The raw value is the actual value of each parameter during the running of the drive. Most SMART tools display data in decimal format. The meaning of a raw value varies with the parameter as follows:
- The raw value does not directly reflect the drive status, which can be obtained only after the raw value is converted into a normalized value (current value) through the built-in calculation formula of the drive.
- The raw value is accumulated directly. For example, if the value of Start/Stop Count is 50, the drive has started/stopped 50 times since delivery.
- The raw values of some parameters are instant values. For example, if the raw value of Temperature is 44, the current temperature of the drive is 44°C.

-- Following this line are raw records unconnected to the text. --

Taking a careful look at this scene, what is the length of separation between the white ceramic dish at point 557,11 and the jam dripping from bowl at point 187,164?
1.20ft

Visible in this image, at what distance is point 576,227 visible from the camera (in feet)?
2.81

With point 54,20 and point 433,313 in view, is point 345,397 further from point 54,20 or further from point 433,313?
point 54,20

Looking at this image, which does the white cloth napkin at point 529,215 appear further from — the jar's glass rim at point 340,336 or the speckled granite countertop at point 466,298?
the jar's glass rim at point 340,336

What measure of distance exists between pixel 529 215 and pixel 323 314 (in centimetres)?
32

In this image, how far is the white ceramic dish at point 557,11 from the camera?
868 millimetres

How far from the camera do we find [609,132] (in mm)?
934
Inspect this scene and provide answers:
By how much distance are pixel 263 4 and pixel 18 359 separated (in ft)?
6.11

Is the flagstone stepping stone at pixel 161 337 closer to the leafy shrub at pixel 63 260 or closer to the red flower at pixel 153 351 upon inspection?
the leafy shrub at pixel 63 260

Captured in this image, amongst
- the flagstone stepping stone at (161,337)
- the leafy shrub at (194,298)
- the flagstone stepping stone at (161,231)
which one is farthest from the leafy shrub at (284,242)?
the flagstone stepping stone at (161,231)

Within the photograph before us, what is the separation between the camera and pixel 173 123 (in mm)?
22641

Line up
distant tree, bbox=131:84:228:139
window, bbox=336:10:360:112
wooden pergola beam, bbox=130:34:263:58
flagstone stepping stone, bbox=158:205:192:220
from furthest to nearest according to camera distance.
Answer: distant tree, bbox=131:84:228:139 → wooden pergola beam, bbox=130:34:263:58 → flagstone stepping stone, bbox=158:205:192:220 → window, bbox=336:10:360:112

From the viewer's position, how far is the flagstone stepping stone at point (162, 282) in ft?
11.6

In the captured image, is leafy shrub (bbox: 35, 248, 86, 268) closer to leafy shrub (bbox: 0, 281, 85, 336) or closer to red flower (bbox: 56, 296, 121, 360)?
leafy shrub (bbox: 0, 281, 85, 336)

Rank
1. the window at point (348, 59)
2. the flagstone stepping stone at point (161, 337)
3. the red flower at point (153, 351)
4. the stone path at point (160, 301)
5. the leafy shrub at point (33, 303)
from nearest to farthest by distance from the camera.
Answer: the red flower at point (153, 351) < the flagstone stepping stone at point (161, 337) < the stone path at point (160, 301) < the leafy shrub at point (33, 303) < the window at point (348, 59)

Therefore, the raw values of some parameters can directly reflect the current working status of a drive.
- value (current value):
The current value of each SMART item is calculated following a certain formula based on the raw value when the drive is running. The value range is 1 to 253. 253 indicates the best case, and 1 indicates the worst case. The calculation formula is determined by the drive manufacturer.

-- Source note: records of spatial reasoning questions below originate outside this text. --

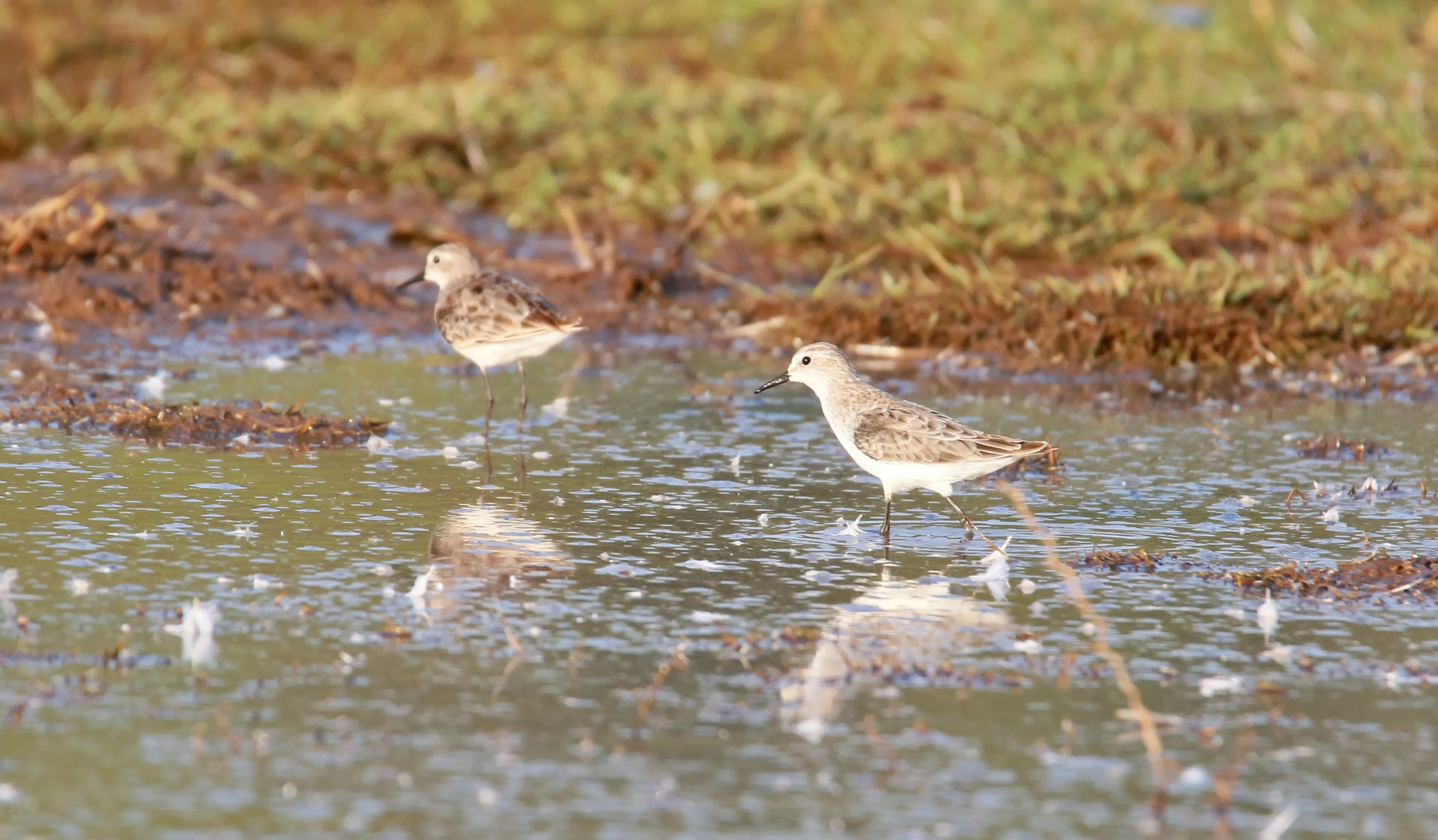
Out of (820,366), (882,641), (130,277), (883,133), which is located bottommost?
(882,641)

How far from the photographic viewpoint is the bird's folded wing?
379 inches

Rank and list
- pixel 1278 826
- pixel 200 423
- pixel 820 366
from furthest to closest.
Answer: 1. pixel 200 423
2. pixel 820 366
3. pixel 1278 826

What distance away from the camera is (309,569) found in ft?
27.9

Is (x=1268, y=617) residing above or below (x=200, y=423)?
below

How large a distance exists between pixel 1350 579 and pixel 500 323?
5994 millimetres

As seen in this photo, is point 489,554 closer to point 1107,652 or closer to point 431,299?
point 1107,652

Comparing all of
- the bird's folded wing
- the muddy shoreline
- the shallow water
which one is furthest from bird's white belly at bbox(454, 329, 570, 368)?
the bird's folded wing

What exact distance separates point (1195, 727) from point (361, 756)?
2.76 meters

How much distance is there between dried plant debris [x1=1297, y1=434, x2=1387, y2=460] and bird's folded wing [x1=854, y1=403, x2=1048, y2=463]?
8.43 ft

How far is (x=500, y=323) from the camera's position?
12734mm

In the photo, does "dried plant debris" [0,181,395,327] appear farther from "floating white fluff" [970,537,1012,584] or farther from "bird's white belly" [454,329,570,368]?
"floating white fluff" [970,537,1012,584]

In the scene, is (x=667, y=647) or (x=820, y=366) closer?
(x=667, y=647)

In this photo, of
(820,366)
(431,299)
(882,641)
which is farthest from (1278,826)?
(431,299)

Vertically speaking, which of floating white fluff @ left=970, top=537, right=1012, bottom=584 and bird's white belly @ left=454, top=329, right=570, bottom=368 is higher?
bird's white belly @ left=454, top=329, right=570, bottom=368
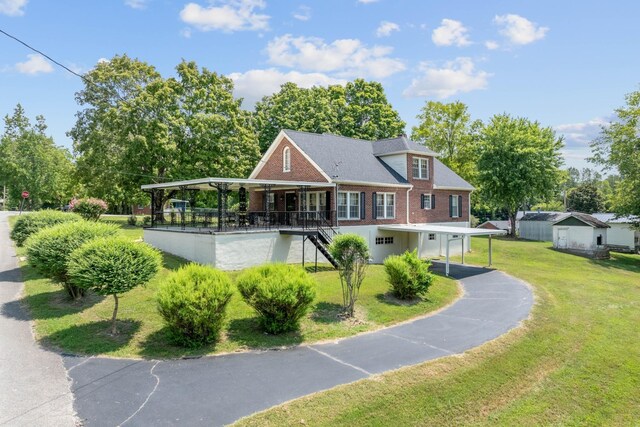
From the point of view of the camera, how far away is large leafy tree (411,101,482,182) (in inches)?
1766

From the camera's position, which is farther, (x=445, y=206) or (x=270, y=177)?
(x=445, y=206)

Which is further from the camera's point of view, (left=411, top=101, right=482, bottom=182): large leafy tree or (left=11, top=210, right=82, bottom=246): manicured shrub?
(left=411, top=101, right=482, bottom=182): large leafy tree

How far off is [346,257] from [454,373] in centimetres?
504

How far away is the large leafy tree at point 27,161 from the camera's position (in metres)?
53.1

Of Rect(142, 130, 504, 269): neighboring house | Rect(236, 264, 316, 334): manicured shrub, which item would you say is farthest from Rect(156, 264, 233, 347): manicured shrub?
Rect(142, 130, 504, 269): neighboring house

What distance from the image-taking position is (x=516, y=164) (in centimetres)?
3912

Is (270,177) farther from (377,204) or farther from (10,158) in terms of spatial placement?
(10,158)

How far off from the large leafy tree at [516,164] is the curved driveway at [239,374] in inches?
1209

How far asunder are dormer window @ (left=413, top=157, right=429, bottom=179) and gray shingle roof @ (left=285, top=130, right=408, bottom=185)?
61.7 inches

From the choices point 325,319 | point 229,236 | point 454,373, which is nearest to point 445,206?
point 229,236

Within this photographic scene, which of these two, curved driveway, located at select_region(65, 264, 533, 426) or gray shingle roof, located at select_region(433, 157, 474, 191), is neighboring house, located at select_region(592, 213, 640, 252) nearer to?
gray shingle roof, located at select_region(433, 157, 474, 191)

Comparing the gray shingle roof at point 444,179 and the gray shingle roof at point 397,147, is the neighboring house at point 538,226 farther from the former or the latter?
the gray shingle roof at point 397,147

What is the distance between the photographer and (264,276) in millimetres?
11039

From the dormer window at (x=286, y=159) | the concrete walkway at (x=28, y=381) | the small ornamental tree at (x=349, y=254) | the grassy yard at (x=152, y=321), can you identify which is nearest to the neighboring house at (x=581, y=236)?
the grassy yard at (x=152, y=321)
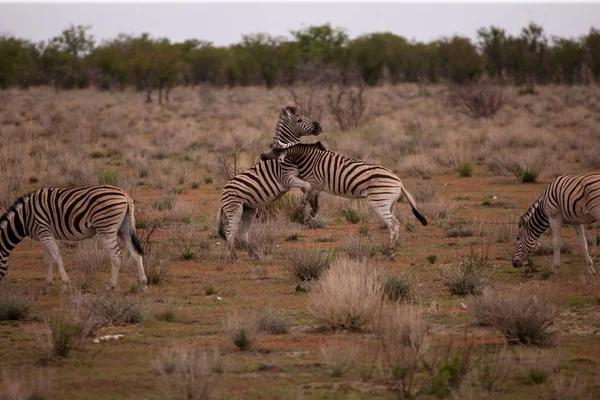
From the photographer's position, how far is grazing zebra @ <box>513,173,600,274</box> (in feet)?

Before delivery, the manufacturer presets a maximum value for each SMART item, that is, the factory value. The basis and calculation method for determining this value are confidential and vary with the drive model. Generally, the maximum value is 100, 200, or 253. The value of a new drive can be understood to be the preset maximum value (except for some items such as temperature). As the use time and reported errors increase, the current value gradually decreases according to the measured data. Therefore, as the current value approaches the threshold, the life of the drive decreases and the possibility of faults increases. The current value is an indicator for determining the health status of the drive or estimating its service life.
|
disk_sn |
timestamp |
fault |
hddSmart.smart_1_value |
hddSmart.smart_1_raw_value |
hddSmart.smart_5_value |
hddSmart.smart_5_raw_value |
... |
|---|---|---|---|---|---|---|---|
|
ZHZ3TFBD |
2021-7-9 |
0 |
84 |
926673 |
100 |
0 |
... |
|
... |
... |
... |
... |
... |
... |
... |
... |
smartctl -a /dev/sda
The first column indicates the serial number of the drive, as shown in figure 1.
The second column indicates the timestamp.

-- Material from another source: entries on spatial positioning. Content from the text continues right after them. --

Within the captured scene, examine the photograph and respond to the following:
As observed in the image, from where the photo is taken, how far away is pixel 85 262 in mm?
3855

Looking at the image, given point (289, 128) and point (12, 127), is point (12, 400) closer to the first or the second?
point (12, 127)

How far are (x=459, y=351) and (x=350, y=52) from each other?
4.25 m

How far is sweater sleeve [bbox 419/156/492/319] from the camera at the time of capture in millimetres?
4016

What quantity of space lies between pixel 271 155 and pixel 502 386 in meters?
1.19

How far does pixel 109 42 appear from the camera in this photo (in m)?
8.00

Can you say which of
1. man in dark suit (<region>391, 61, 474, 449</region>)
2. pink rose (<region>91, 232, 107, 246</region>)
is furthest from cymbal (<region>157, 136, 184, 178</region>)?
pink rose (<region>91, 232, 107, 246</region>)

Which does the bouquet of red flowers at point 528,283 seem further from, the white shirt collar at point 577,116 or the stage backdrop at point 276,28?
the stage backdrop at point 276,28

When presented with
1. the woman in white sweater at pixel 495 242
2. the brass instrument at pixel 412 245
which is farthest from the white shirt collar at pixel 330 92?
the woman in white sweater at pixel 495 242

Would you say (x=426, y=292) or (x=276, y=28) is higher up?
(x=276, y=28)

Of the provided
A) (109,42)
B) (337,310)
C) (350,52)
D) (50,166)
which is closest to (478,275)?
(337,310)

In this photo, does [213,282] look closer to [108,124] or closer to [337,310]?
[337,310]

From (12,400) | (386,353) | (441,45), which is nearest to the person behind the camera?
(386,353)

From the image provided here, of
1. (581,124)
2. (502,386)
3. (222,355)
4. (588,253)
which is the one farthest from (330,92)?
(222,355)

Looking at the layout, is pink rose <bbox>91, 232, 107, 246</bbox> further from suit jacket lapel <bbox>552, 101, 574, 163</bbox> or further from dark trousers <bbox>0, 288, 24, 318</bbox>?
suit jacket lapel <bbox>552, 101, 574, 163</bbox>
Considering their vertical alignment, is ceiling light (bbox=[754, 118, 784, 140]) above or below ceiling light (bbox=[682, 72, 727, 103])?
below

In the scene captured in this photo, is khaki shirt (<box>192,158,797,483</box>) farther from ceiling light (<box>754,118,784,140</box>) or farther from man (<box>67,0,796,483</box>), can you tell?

The third column indicates whether the drive is faulty. (This column is not required for the fault_predict interface.)
The fourth column hddSmart.smart_1_value corresponds to the value in box 1 in figure 2.
The fifth column hddSmart.smart_1_raw_value corresponds to the value in box 2 in figure 2.
The sixth column hddSmart.smart_5_value corresponds to the value in box 3 in figure 2.
The seventh column hddSmart.smart_5_raw_value corresponds to the value in box 4 in figure 2.
...
Pay attention to the following during data collection:
- The SMART data implementation varies according to manufacturers. You need to filter SMART data during collection.
For example, the following figure shows the collected SMART data of Seagate Enterprise Capacity 3.5 HDD ST4000NM0035-1V4107.
The algorithm needs to collect SMART 188, but the value of this column is 0 0 0. Therefore, the value of this column needs to be filtered. You can retain the first 0 and filter out the last two digits to ensure that the data type is numeric.
- SMART data of some manufacturers may lack required information.
For example, the following figure shows the collected SMART data of HUH728080ALE600.
If necessary SMART information is missing, the program reports an error and exits.
For example, if the hddSmart.smart_1_value column in the input file is missing, the following error message is displayed:
KeyError: "['hddSmart.smart_1_value'] not in index"
To continue the training, add the missing column to the data file and populate 0s to the column. This method can resume the training but will affect the prediction accuracy of the model.